● **Extract to read**:
###

Vaping could help people quit smoking, study says

Health


If one of your resolutions was to quit smoking, vaping might be just the thing you need. 

New research shows that people who start using e-cigarettes stop smoking tobacco cigarettes entirely. The latest findings, published Wednesday in Tobacco & Nicotine Research, flies in the face of previous work where scientists reported most people who vaped kept right on using old school, or combustible, cigarettes as well. 

A new study says vaping might be able to help you quit smoking. LIGHTFIELD STUDIOS – stock.adobe.com
Close-up of a person's fingers breaking a cigarette in half.
Nicotine in any form can be harmful, but many experts see quitting tobacco as a step in the right direction. mbruxelle – stock.adobe.com

“Our findings here suggest that the times have changed when it comes to vaping and smoking cessation,” study co-author Karin Kasza of Roswell Park Comprehensive Cancer Center in Buffalo, NY, said in a press release.

Between 2013 and 2016, the number of people who quit smoking was virtually identical among both e-cigarette users and traditional smokers: 15.5% of e-cigarette users quit and 15.6% of smokers quit. 

But since then, things have shifted. From 2016 to 2017 and again from 2018 to 2019, 20.1% of e-cigarette users stopped smoking, compared to just 16.5% of those who did not vape. The same trend continued through 2021: 30.9% of e-cigarette users stopped smoking, compared to just 20% who did not use e-cigarettes. 

Researchers aren’t sure why the shift occurred, but they speculate it could have something to do with how well e-cigarettes deliver nicotine.

“While our study doesn’t give the answers as to why vaping is associated with cigarette quitting in the population today when it wasn’t associated with quitting years ago, design changes leading to e-cigarettes that deliver nicotine more effectively should be investigated,” Kasza said.

Since vaping hit the market roughly 20 years ago, research has been mixed on whether the electronic devices, which are especially popular among teens and 20-somethings, can be a helpful tool in quitting smoking. This latest study adds to another small clinical trial done earlier this year that backs up the same idea. 

In February, the New England Journal of Medicine published a trial that showed that almost 30% of smokers who were given free e-cigarettes and counseling were still tobacco free at the six-month mark, compared to just over 16% who received standard counseling.

###

● **Activities**:
A: According to the article on vaping and quitting smoking, what percentage of e-cigarette users quit smoking between 2013 and 2016?
B: Translate this sentence from the article on vaping and quitting smoking into Spanish: "Researchers aren’t sure why the shift occurred, but they speculate it could have something to do with how well e-cigarettes deliver nicotine."
C: Carry the article on vaping and quitting smoking further, starting right after its last sentence.

###

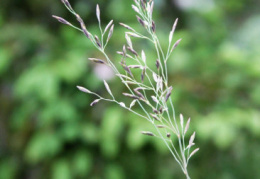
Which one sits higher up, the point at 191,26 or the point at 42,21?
the point at 191,26

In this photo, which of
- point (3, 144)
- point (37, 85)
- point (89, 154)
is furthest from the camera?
point (3, 144)

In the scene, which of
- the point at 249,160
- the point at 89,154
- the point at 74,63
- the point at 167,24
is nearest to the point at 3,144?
the point at 89,154

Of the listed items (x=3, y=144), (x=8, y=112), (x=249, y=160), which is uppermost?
(x=249, y=160)

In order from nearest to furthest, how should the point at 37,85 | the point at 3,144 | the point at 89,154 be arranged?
the point at 37,85 < the point at 89,154 < the point at 3,144

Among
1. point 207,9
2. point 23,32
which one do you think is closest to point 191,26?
point 207,9

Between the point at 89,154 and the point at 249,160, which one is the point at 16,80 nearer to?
the point at 89,154

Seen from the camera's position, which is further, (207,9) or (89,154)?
(207,9)
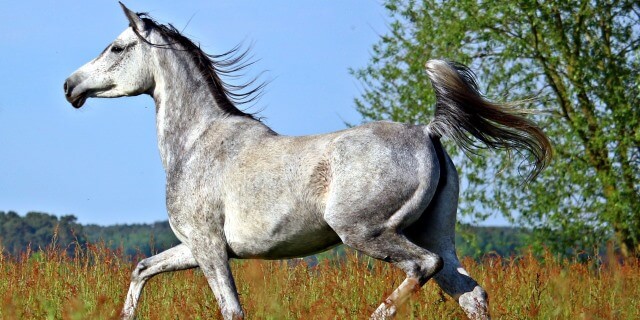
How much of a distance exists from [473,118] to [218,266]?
2.27 m

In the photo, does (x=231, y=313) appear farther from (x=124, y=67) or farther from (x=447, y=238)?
(x=124, y=67)

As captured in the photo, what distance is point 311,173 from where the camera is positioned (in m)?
6.15

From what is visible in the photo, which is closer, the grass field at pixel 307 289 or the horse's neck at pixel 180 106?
the grass field at pixel 307 289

###

● **Expected results**:
A: 15.5% of e-cigarette users quit smoking between 2013 and 2016.

B: Los investigadores no están seguros de por qué se produjo el cambio, pero especulan que podría tener algo que ver con la eficacia con la que los cigarrillos electrónicos suministran nicotina.

C:
Those researchers proposed that vaping is helpful because it mimics cigarettes in the delivery of nicotine, versus the way that a nicotine patch or gum works.

“Switching over to an e-cigarette, where you can have more frequent and multiple, smaller hits of nicotine rather than a flat, kind of plateaued-like amount of nicotine over a longer period of time, is going to be more useful for patients who are already addicted to cigarettes because it mimics their cigarette pattern,” Dr. Richard Stumacher, of Northwell Health in New York, who was not involved with the study, told MedPage Today at the time. 

Still, experts caution against vaping as a cure-all. Quitting nicotine use entirely is still the healthiest thing a person can do — even if they’ve been smoking or vaping for years. And some doctors feel that simply replacing one type of nicotine for another, regardless of the method of delivery, isn’t solving anything.

“I would not see these data as encouraging or suggestive that electronic cigarettes enable adults to quit smoking. They are replacing nicotine usage from one type to another, which will not result in true smoking cessation,” Dr. Farrah Kheradmand, who was not involved with the study, told MedPage Today.

The Food and Drug Administration (FDA) also agrees. 

“There are no safe tobacco products,” the FDA notes on their website. The latest National Youth Tobacco Survey estimates that more than 2.1 million young people use e-cigarettes daily. Vaping can lead to a variety of health concerns, including shortened attention spans, dizziness, headaches, vomiting and more.